** ENTRIES SHOWN **
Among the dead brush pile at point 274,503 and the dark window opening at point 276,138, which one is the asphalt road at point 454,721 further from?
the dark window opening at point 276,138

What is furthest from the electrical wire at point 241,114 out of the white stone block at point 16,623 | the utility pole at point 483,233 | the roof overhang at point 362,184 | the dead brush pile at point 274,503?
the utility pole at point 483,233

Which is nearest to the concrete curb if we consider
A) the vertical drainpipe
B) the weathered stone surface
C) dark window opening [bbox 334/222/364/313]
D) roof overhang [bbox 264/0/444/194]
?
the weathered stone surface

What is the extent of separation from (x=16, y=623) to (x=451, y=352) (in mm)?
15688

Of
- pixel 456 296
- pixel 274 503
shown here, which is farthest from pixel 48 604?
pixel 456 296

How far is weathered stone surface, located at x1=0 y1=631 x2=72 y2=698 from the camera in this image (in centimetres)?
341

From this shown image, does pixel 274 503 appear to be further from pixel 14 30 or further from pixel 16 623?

* * *

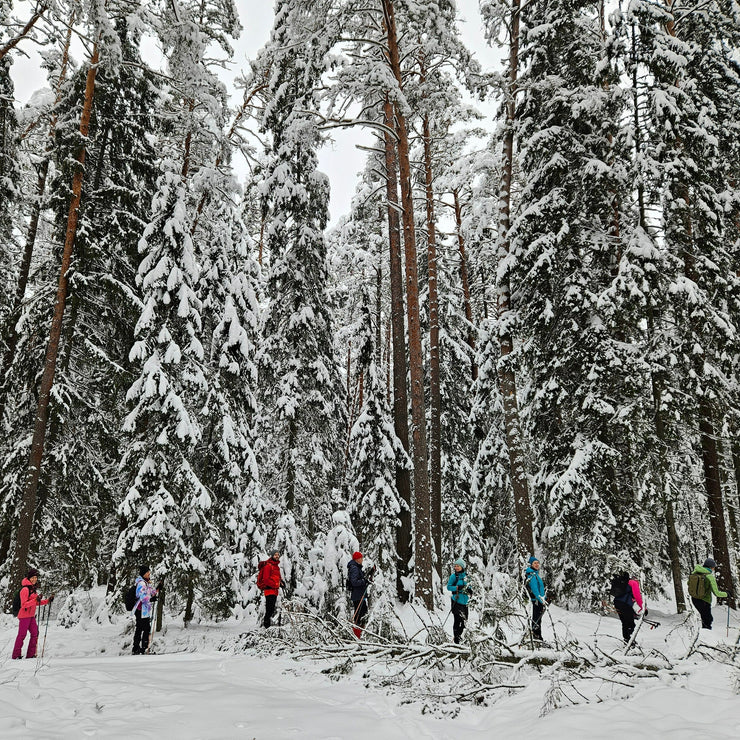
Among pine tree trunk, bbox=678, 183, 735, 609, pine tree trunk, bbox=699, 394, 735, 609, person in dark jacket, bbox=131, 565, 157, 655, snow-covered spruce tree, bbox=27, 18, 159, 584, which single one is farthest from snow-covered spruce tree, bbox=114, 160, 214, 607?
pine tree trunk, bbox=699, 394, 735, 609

==

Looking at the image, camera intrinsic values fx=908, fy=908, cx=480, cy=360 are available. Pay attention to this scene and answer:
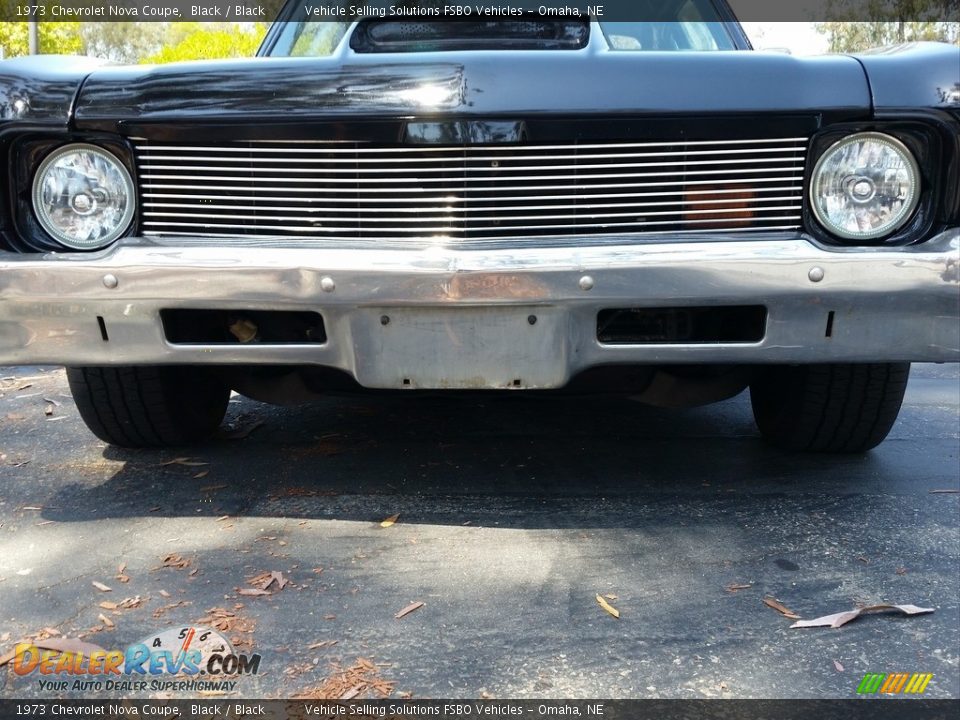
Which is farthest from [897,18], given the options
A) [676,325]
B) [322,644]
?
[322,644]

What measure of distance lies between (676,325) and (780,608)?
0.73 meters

** EXERCISE GOAL **
Format the material from the line containing "Looking at the" through the line containing "0.73 meters" as a Markdown table with the columns Row and Line. Include both end lines, skip blank lines, and leave out the pictures.

** ANSWER TO THE TASK **
| Row | Line |
|---|---|
| 1 | Looking at the image, camera intrinsic values fx=908, fy=908, cx=480, cy=360 are available. Pay attention to this scene and answer: |
| 2 | Which is farthest from [897,18], given the options |
| 3 | A) [676,325] |
| 4 | B) [322,644] |
| 5 | ? |
| 6 | [322,644] |
| 7 | What measure of distance lies between (676,325) and (780,608)? |
| 8 | 0.73 meters |